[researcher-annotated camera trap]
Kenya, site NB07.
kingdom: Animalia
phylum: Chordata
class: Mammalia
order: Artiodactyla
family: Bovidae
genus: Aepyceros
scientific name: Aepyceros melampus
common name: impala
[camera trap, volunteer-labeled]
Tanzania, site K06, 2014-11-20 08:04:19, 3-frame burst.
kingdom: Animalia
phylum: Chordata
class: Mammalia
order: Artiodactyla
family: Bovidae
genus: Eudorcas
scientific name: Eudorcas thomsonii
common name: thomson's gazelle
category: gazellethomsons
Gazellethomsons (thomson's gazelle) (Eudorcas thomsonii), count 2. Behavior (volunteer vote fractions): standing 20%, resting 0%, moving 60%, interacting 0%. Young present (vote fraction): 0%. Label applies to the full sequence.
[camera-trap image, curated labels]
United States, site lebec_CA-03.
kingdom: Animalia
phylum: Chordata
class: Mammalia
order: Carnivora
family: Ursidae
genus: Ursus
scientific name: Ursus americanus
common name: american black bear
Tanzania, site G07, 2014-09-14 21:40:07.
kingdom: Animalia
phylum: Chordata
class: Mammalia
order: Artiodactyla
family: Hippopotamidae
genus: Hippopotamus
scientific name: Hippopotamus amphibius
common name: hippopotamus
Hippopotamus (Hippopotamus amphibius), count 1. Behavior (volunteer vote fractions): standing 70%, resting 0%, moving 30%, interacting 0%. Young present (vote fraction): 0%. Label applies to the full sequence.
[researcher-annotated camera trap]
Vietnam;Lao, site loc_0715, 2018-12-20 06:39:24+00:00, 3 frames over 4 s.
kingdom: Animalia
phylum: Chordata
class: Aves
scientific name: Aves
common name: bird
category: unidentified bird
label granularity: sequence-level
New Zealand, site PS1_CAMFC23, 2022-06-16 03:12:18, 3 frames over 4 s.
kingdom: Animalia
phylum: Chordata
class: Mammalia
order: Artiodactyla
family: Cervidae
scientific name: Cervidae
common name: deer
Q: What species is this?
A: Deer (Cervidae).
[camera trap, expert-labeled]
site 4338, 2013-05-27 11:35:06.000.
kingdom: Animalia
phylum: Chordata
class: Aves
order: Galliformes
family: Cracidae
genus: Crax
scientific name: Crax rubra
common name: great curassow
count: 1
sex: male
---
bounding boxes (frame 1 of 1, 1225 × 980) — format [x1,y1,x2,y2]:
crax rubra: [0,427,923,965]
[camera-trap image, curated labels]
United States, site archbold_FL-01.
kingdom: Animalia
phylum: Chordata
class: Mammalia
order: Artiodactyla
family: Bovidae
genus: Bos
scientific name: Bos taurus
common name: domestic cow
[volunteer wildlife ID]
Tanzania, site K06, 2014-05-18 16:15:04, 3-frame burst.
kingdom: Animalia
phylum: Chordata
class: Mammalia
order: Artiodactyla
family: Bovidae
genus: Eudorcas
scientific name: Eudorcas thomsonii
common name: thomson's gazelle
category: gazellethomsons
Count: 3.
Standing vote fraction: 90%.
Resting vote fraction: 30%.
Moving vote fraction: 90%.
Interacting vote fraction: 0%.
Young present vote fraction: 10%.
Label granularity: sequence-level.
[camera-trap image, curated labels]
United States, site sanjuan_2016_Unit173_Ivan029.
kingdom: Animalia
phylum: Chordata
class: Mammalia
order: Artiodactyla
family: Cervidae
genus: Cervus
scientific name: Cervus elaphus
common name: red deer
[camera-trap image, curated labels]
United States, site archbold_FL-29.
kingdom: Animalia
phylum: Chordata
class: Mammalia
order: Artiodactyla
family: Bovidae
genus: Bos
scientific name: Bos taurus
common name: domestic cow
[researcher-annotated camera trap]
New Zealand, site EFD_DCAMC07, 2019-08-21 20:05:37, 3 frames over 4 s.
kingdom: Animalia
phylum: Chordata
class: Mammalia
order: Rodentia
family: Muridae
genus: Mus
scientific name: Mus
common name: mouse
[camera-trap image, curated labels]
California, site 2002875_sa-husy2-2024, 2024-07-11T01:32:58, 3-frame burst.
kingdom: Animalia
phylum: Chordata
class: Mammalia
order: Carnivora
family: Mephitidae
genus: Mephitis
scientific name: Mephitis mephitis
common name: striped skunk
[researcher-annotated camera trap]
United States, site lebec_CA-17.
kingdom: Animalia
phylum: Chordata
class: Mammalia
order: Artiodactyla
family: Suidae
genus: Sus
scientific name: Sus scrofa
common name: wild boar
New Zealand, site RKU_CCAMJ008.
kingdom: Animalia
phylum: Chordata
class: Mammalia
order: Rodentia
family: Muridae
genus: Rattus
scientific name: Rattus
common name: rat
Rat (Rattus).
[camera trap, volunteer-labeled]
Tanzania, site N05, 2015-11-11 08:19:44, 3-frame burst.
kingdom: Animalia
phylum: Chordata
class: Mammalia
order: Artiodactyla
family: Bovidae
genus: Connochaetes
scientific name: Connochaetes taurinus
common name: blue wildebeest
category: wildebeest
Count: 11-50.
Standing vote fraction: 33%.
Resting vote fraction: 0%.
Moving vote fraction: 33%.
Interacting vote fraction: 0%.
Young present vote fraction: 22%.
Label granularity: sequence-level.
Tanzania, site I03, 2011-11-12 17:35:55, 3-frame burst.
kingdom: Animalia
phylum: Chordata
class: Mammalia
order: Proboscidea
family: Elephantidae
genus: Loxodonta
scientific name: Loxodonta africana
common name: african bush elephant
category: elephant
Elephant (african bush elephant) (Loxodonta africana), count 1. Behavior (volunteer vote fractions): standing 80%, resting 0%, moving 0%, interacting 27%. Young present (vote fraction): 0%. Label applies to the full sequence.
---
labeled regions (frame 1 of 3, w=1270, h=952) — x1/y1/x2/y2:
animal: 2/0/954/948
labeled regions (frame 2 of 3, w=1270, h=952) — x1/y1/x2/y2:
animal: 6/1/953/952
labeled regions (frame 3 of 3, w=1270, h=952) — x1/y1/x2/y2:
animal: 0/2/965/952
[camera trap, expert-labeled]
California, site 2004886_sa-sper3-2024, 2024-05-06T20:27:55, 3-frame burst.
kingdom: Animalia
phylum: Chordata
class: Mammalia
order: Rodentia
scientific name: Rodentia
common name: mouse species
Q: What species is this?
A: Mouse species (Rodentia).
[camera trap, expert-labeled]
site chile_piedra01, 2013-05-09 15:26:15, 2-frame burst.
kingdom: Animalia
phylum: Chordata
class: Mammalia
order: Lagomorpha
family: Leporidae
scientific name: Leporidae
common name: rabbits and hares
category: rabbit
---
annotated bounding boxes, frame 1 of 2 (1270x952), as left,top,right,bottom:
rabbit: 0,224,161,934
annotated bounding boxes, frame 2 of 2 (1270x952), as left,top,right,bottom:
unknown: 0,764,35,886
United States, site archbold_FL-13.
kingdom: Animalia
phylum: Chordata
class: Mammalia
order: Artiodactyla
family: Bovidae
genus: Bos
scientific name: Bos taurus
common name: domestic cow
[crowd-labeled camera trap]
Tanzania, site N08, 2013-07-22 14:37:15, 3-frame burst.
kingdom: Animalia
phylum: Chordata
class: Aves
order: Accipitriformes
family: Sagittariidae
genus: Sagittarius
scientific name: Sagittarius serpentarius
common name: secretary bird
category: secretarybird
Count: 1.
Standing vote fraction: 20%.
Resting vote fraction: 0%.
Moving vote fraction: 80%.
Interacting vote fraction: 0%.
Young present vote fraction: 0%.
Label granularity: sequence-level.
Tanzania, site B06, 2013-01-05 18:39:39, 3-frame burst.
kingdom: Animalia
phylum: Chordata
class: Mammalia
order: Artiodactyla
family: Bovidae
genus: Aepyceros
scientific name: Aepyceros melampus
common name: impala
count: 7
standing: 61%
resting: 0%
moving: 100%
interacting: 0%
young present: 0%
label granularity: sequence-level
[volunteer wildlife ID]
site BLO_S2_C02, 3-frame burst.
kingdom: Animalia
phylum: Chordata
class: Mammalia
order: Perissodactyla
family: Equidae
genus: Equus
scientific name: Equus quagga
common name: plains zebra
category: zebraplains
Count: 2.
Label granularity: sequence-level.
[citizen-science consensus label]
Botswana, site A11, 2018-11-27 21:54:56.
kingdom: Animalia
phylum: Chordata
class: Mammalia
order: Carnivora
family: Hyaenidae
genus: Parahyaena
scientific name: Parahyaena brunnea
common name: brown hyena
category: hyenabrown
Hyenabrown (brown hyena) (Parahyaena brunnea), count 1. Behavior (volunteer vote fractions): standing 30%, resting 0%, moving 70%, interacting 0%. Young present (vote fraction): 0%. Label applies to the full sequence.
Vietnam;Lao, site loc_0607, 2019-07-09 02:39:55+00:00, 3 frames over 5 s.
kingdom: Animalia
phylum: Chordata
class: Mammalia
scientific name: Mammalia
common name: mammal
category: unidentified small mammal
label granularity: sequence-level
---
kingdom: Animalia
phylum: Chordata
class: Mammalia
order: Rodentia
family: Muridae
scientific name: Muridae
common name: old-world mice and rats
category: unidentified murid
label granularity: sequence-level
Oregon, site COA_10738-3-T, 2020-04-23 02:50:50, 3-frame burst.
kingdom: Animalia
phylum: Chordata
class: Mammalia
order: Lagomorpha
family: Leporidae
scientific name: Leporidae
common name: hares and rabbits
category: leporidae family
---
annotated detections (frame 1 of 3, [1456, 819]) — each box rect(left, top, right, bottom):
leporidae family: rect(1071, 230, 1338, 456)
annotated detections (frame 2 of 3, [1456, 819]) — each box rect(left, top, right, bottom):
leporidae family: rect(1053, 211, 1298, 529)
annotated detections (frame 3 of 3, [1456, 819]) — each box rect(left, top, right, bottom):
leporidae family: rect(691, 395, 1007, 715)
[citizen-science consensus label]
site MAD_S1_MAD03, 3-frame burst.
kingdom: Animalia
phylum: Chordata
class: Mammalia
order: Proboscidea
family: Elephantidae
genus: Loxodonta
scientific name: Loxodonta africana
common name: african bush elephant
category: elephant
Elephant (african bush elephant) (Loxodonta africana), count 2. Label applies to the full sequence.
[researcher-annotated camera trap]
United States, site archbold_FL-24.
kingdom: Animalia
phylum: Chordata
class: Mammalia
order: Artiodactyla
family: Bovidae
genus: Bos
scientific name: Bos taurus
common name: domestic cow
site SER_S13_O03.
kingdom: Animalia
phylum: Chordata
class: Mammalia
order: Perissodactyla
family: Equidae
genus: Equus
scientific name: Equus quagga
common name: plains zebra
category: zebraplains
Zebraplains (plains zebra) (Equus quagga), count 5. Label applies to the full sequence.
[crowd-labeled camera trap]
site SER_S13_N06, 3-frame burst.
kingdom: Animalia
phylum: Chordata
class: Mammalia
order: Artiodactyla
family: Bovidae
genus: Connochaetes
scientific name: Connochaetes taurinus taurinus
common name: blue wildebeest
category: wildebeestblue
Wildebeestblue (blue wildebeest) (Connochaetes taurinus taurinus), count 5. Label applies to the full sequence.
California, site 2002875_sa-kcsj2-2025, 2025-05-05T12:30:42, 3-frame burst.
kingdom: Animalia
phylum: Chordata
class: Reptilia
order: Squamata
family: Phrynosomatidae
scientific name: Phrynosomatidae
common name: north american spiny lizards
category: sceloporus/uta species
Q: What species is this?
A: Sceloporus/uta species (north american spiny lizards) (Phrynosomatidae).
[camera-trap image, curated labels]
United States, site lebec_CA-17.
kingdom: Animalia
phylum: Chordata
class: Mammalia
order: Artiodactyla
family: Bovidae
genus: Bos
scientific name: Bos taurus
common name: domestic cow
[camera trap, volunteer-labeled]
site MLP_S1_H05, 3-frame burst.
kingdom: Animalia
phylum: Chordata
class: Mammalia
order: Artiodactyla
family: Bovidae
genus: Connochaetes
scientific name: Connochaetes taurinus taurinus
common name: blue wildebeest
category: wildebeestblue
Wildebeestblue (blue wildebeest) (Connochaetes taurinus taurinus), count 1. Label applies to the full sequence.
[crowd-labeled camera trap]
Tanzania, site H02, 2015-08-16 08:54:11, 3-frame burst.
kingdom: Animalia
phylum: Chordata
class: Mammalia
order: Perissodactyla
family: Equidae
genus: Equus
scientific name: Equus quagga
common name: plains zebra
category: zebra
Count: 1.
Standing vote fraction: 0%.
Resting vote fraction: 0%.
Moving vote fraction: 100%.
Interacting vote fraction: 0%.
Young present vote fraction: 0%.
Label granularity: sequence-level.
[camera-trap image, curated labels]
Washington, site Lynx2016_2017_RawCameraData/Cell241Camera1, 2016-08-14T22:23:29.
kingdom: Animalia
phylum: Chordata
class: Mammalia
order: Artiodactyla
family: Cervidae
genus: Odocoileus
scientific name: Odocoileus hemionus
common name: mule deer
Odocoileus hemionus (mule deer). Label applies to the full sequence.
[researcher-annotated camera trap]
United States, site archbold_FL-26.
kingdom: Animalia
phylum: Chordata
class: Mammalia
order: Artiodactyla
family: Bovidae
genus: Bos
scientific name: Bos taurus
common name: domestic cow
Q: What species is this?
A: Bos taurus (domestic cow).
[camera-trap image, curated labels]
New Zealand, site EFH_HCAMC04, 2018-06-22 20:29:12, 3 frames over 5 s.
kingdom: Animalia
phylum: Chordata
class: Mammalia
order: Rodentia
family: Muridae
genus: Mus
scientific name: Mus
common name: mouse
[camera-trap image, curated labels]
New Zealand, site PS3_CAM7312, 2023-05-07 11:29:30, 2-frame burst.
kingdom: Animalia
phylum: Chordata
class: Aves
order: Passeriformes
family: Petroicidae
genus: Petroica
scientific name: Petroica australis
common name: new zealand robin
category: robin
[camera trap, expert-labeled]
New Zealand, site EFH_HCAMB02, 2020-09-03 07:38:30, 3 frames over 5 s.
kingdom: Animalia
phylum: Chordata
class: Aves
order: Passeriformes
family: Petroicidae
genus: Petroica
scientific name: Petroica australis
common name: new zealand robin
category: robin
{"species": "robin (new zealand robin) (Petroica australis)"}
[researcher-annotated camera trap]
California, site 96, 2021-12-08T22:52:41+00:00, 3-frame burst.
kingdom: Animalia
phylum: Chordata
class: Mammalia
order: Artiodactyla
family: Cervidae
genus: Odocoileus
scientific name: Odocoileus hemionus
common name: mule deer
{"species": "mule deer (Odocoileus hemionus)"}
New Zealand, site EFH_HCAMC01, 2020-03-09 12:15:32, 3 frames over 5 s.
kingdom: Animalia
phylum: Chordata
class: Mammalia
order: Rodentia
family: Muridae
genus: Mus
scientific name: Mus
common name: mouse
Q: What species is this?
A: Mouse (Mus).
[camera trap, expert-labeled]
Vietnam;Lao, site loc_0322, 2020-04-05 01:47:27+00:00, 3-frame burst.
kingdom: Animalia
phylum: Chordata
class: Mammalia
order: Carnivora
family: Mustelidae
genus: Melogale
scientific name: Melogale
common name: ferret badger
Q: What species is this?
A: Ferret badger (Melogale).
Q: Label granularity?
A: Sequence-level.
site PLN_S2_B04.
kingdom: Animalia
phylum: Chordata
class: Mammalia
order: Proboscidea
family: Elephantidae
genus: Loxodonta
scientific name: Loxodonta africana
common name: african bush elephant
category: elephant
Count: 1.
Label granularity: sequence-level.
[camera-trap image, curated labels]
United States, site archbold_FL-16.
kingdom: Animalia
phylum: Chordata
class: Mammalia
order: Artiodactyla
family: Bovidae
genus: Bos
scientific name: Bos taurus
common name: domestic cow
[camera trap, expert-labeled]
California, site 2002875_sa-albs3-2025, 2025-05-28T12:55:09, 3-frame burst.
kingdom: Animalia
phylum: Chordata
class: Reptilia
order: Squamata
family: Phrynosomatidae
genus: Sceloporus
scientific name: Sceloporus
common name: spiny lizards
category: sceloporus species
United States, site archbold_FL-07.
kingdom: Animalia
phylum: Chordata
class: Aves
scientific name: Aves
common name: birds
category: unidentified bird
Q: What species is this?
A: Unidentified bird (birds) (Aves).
__________________________________________________
_ABOUT THIS TASK_
Search the listing above for the word "States", and copy every line that has it.

_ANSWER BELOW_
United States, site lebec_CA-03.
United States, site archbold_FL-01.
United States, site sanjuan_2016_Unit173_Ivan029.
United States, site archbold_FL-29.
United States, site lebec_CA-17.
United States, site archbold_FL-13.
United States, site archbold_FL-24.
United States, site lebec_CA-17.
United States, site archbold_FL-26.
United States, site archbold_FL-16.
United States, site archbold_FL-07.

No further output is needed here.